States vs steps (nomenclature)

G states are mutually exclusive configurations of the promoter / gene regulatory model (the gene is in exactly one of G states at a time).
R steps are positions along the transcription unit; many occupancy patterns are possible at once (which steps are loaded), so the “state space” of the elongation ladder is combinatorial. For R steps, the full GR state is a tensor product of G and the R occupancy pattern (and mRNA counts when tracked).
With splicing, each R step can be represented in a higher alphabet (e.g. unoccupied / spliced / unspliced); state-space size grows with G, R, and S.

This distinction matters when setting onstates, interpreting simulator output, and reading coupling specs.

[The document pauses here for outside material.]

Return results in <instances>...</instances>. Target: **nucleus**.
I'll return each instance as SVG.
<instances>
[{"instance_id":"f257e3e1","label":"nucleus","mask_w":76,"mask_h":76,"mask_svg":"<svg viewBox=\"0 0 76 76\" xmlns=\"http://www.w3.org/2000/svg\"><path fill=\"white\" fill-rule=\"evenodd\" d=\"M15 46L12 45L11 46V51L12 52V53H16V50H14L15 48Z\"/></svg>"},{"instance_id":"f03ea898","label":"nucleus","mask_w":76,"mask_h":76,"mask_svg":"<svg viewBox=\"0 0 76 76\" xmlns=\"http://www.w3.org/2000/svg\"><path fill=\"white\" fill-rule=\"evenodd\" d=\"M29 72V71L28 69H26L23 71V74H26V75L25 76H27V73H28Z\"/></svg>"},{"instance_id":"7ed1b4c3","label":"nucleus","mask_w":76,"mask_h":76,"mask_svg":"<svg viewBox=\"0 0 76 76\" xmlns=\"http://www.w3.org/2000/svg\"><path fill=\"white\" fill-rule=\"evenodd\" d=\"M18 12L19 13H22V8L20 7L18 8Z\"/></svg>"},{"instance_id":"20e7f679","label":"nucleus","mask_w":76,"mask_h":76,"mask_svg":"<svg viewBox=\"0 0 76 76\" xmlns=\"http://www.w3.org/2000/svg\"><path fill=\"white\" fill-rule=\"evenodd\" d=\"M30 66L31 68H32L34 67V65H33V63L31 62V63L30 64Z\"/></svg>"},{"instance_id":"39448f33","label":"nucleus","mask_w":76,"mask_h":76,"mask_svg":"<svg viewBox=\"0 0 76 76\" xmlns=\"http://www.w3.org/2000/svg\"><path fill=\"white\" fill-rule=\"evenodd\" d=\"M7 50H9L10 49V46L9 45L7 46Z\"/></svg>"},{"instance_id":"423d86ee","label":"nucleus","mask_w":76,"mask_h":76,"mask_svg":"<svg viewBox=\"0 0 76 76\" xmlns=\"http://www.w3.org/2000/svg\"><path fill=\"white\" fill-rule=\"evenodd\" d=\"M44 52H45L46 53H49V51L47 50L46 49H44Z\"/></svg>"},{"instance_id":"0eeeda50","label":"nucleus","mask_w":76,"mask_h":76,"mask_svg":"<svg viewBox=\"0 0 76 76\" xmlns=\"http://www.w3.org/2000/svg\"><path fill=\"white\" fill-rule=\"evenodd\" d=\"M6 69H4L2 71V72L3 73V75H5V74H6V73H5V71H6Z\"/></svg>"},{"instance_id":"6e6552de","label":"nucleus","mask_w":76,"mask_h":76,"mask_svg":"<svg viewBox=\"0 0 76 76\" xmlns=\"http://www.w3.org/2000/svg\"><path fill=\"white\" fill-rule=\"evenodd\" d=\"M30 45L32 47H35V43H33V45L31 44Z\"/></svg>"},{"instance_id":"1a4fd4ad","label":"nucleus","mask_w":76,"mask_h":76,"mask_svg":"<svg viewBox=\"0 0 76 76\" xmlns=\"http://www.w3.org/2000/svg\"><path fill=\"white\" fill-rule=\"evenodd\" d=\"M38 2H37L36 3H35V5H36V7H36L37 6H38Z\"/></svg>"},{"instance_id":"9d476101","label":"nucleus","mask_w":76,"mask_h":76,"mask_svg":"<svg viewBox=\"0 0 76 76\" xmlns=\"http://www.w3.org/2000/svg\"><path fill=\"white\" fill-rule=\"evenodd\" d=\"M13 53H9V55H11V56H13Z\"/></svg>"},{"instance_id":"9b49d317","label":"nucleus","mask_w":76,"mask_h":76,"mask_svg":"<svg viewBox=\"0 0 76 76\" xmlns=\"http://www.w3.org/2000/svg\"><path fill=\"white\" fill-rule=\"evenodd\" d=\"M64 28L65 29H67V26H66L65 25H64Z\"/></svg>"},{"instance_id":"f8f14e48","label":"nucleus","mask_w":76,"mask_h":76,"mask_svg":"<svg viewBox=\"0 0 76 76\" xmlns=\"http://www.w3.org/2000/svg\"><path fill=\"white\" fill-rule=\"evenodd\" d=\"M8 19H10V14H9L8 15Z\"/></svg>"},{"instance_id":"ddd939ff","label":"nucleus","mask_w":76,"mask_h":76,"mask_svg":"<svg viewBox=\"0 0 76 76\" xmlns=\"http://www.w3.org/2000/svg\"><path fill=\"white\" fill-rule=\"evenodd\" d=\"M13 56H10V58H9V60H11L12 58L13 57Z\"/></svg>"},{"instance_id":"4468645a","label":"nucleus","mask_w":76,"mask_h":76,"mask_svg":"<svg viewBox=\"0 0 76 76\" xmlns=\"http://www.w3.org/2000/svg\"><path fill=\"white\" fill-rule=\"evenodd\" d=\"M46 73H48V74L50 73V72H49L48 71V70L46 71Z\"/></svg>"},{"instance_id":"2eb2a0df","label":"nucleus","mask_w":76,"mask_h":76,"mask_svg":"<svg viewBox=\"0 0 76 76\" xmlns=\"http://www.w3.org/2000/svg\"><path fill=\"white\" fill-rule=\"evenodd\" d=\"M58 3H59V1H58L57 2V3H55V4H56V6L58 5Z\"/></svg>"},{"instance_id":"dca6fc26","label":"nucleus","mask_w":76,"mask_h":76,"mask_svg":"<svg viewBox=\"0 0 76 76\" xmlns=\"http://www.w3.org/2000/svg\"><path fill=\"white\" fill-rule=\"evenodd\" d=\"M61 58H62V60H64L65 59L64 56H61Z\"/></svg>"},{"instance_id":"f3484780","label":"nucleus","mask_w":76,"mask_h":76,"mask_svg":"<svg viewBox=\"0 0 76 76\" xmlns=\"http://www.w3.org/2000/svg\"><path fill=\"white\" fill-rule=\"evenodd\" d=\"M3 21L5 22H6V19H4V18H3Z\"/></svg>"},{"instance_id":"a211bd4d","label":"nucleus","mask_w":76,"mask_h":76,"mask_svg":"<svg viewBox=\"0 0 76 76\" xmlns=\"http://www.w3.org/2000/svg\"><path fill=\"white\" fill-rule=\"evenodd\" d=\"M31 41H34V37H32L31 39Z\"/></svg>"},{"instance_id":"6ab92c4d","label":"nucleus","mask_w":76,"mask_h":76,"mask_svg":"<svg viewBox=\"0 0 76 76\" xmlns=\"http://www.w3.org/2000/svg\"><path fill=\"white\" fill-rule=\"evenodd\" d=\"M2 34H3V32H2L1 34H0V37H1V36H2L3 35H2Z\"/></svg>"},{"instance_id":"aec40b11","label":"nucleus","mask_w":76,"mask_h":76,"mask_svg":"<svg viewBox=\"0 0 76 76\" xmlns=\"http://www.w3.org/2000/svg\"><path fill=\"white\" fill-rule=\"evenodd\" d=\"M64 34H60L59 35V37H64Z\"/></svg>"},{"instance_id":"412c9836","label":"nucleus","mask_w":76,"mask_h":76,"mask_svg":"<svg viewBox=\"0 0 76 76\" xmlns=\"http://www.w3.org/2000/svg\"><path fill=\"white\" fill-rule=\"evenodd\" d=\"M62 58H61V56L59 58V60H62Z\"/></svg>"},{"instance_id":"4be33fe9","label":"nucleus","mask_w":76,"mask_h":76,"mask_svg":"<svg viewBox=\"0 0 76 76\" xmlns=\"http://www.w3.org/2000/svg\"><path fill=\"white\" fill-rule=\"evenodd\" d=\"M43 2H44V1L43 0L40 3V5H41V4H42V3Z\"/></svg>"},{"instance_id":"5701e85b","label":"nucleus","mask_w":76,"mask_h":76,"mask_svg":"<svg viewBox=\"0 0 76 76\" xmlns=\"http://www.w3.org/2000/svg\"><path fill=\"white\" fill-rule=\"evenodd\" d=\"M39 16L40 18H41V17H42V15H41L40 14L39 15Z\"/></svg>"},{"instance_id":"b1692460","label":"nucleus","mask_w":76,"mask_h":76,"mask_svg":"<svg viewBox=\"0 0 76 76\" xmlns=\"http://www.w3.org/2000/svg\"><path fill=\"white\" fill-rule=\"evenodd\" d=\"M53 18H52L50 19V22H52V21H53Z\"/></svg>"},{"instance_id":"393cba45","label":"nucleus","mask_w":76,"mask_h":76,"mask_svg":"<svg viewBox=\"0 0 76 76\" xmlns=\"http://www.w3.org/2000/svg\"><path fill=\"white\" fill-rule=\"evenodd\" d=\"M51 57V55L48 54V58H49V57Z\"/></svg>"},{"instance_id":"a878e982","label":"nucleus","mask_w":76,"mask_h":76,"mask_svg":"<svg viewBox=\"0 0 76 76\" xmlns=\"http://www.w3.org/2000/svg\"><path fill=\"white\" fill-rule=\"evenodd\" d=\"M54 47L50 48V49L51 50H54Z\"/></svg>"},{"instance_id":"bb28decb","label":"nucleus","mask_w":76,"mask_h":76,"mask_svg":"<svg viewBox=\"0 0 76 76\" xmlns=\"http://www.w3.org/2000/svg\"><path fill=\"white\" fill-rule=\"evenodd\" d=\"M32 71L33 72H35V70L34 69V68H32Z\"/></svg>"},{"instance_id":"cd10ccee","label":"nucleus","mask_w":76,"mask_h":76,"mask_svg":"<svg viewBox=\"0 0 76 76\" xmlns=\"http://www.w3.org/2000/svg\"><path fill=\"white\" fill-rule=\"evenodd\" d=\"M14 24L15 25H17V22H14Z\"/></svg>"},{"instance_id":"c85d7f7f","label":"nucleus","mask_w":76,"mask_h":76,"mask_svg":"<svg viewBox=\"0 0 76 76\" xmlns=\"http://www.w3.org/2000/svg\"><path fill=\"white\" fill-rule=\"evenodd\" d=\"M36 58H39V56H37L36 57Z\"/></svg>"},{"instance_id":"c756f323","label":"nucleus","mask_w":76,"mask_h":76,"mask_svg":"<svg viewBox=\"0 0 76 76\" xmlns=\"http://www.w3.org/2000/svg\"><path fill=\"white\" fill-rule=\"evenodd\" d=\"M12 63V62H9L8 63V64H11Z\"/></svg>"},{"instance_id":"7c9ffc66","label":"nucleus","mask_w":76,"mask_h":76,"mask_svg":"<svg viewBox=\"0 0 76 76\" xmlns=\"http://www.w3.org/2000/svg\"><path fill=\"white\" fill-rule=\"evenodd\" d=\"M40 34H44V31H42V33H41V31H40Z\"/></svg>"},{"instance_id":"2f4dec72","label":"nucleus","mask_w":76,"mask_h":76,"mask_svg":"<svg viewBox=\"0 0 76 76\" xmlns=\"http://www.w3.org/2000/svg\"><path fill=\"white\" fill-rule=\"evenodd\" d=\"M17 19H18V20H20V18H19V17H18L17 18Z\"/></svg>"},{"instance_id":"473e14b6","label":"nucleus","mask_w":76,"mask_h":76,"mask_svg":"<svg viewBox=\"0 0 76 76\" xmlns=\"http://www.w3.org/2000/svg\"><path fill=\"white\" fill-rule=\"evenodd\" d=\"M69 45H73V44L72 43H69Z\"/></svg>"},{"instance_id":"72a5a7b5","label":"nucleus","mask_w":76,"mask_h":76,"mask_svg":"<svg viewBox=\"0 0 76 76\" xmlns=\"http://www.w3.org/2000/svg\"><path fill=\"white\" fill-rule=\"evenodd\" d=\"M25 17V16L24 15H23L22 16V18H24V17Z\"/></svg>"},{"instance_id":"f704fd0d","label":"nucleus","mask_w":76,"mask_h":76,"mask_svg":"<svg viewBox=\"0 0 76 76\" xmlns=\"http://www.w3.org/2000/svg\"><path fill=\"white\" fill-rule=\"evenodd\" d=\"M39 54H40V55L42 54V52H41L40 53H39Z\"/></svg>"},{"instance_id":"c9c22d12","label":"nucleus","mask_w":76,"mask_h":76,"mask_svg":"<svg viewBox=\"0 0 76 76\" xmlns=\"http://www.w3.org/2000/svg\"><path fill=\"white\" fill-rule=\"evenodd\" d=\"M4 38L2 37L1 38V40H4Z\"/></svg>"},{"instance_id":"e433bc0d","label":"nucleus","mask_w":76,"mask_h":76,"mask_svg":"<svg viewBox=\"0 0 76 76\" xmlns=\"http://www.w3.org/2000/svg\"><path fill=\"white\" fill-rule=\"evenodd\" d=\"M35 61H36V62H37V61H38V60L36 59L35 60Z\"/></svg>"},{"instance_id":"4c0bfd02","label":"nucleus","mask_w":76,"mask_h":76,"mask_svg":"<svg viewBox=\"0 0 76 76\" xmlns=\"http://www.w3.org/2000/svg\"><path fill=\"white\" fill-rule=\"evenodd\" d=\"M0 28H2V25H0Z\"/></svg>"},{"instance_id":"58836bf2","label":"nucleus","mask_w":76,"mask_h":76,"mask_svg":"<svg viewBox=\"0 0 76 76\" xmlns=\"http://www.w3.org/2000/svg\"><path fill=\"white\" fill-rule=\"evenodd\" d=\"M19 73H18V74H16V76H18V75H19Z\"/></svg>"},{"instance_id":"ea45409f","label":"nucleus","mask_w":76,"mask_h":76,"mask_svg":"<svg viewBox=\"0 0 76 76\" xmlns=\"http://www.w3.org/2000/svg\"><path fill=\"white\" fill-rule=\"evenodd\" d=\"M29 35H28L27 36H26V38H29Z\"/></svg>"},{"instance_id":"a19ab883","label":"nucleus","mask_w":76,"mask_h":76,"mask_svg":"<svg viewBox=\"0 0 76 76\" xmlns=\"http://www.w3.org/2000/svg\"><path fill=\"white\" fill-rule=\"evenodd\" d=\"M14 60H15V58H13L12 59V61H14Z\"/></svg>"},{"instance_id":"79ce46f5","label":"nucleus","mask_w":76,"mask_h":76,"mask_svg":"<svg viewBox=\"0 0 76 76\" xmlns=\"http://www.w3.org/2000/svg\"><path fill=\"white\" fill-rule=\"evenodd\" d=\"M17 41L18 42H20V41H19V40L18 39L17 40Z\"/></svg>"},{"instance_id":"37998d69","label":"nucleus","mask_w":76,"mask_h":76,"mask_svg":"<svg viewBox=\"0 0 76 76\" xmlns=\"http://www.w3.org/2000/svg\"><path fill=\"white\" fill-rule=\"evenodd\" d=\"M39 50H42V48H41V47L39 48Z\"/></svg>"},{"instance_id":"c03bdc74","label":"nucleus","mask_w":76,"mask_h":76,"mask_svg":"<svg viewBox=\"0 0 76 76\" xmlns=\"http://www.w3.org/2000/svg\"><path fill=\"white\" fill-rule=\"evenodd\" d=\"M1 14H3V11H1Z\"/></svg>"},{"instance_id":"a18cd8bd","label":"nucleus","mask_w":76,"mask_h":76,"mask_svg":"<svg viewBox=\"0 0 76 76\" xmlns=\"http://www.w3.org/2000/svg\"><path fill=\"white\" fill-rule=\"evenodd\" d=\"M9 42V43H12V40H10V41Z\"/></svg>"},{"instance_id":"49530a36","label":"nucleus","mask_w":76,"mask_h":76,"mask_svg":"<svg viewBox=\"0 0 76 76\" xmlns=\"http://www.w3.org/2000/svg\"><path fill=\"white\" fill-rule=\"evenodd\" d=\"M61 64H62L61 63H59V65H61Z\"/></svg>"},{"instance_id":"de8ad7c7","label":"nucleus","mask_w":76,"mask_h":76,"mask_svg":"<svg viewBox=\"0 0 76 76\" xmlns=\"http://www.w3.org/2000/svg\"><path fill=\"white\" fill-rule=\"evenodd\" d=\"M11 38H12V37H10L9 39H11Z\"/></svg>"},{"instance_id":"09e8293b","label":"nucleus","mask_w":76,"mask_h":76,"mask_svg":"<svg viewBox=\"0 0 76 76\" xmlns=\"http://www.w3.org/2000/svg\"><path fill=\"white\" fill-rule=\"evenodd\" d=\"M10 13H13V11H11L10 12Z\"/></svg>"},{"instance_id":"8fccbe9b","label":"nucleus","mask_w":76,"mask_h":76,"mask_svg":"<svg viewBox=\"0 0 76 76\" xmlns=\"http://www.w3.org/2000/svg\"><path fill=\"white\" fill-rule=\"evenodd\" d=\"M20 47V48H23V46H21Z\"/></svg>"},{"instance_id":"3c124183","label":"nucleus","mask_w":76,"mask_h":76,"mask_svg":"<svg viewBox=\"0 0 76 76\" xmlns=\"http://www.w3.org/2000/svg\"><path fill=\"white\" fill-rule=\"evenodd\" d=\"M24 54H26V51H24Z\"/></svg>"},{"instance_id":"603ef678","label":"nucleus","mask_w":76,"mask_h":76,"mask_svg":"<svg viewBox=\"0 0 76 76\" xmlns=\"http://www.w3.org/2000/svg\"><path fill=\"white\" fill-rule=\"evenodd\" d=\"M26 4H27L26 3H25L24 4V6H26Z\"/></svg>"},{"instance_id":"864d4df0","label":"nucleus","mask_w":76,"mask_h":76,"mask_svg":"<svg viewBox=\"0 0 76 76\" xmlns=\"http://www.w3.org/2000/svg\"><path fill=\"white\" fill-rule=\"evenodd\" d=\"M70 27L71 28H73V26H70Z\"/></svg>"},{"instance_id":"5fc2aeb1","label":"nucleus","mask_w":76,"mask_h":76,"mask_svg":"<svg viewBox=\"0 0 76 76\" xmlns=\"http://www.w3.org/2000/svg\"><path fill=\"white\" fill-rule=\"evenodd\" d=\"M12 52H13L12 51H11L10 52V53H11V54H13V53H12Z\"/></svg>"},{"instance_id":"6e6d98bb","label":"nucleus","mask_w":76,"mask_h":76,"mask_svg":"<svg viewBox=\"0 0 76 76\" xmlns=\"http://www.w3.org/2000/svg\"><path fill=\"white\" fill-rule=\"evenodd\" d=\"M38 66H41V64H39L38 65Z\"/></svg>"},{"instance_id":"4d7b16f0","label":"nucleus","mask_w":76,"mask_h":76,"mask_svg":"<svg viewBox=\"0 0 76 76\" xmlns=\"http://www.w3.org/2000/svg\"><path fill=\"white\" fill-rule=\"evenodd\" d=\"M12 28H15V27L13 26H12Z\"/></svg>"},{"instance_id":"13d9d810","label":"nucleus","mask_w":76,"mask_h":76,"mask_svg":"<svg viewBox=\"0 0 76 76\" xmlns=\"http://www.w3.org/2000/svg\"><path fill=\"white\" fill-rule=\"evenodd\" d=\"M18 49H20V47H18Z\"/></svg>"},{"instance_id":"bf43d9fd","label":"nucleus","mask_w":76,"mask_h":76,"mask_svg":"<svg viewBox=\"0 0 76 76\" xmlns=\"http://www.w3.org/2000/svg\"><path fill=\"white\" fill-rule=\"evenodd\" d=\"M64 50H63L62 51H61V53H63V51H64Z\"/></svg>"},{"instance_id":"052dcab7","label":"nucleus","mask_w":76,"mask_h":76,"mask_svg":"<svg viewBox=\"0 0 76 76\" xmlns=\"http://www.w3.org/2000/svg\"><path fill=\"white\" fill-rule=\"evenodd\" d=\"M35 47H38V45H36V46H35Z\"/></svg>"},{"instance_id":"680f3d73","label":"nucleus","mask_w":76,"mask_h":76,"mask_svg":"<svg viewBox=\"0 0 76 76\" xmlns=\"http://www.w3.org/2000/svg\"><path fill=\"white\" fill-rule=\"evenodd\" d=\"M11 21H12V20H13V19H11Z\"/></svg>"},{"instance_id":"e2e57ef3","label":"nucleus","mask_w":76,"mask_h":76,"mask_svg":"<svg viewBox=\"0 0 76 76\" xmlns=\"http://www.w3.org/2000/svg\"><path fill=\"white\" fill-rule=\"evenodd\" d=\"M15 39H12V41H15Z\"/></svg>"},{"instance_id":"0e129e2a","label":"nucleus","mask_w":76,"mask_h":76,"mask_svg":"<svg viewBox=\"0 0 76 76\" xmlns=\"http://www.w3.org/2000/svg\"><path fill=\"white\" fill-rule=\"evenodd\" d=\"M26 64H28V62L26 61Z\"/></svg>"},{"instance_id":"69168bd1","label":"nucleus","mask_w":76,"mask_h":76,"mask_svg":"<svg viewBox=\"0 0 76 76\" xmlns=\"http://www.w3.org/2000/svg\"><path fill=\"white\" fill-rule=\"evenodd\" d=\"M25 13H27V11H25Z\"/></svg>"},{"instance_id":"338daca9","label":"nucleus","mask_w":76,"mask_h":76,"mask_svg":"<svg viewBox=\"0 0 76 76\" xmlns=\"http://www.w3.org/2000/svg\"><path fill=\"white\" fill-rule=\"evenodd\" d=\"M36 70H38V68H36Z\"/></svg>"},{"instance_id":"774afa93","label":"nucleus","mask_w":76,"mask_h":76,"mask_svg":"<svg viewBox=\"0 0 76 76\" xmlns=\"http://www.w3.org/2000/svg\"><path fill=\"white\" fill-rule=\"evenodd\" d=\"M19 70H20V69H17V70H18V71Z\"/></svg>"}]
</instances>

Rate vector ordering (typical)

For telegraph-style models, the rate vector stacks contributions in a fixed order (see docstrings and papers): G transitions, then R transitions, S if present, then decay (and noise parameters for traces). Not every index is necessarily fitted; use fittedparam to select indices. Coupled models use tuple layouts for per-unit parameters and a coupling block.

Data types (`datatype`)

Common values for fit:

`datatype`	Meaning (short)
`"rna"`	Stationary RNA count histogram
`"rnaonoff"`	RNA + ON/OFF dwell histograms
`"rnadwelltime"`	RNA + multiple dwell-time types
`"trace"`	Intensity traces (HMM likelihood)
`"tracerna"`	Traces + RNA histogram
`"tracejoint"`	Coupled / joint traces between units
`"tracegrid"`	Grid-based trace likelihood

datapath may be a file, folder, or vector of paths depending on type. traceinfo encodes frame interval, time window, active fraction, and background handling for traces.

Output file families

Under each resultfolder, names encode cell, condition, gene, model string (G, R, S, insertstep), and alleles. Typical prefixes:

rates_*.txt — posterior summaries and ML row (see file header / docs).
measures_*.txt, param-stats_*.txt — diagnostics and parameter summaries.
burst_*.txt — optional burst statistics when requested.
optimized_*.txt — optional optimizer output.

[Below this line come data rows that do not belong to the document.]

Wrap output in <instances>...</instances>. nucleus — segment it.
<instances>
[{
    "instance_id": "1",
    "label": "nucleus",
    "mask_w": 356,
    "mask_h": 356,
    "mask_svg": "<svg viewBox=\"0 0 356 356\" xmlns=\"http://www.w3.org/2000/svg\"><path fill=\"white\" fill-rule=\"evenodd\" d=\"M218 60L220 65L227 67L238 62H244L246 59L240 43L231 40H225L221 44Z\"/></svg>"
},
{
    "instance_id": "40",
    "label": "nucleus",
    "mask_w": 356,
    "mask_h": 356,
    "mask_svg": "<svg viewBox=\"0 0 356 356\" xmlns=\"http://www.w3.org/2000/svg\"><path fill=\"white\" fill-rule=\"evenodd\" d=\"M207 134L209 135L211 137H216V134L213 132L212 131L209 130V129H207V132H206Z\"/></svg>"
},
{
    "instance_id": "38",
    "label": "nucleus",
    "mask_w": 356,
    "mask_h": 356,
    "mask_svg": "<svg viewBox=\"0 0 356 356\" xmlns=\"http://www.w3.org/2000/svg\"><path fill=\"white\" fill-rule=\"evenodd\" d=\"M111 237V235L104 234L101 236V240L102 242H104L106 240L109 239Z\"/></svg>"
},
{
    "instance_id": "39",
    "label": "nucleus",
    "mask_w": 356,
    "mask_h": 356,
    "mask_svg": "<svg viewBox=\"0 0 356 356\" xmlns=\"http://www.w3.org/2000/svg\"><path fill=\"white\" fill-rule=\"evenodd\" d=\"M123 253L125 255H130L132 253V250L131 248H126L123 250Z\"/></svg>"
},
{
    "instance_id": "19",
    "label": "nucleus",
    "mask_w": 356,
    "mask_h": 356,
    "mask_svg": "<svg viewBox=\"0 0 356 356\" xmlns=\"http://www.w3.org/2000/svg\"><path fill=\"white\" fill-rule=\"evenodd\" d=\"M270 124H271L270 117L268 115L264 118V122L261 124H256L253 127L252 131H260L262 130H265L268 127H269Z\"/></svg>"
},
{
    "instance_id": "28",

Underscore _ separates fields in filenames; avoid _ inside user labels where the naming convention would become ambiguous.

Cluster workflows (pointer)

For NIH Biowulf swarm generation, makeswarm / makeswarm_genes / makeswarmfiles, and the coupled pipeline (single-unit fits → create_combined_file → coupled fit), read Cluster and batch workflows.

Coupled CSV (`Coupled_models_to_test`)

Batch coupled jobs can read a seven-column (or wider) CSV processed in coupled_csv.jl: model name plus six cells describing enhancer→gene and gene→enhancer connections and signs. See docstrings for csv_row_to_connections_simple, build_coupled_fit_spec_from_csv_cells, and makeswarmfiles_coupled in the Julia package (use ? in the REPL after using StochasticGene), and the Coupled CSV section in the long docstring of makeswarmfiles (source: biowulf.jl; overview: Cluster and batch workflows).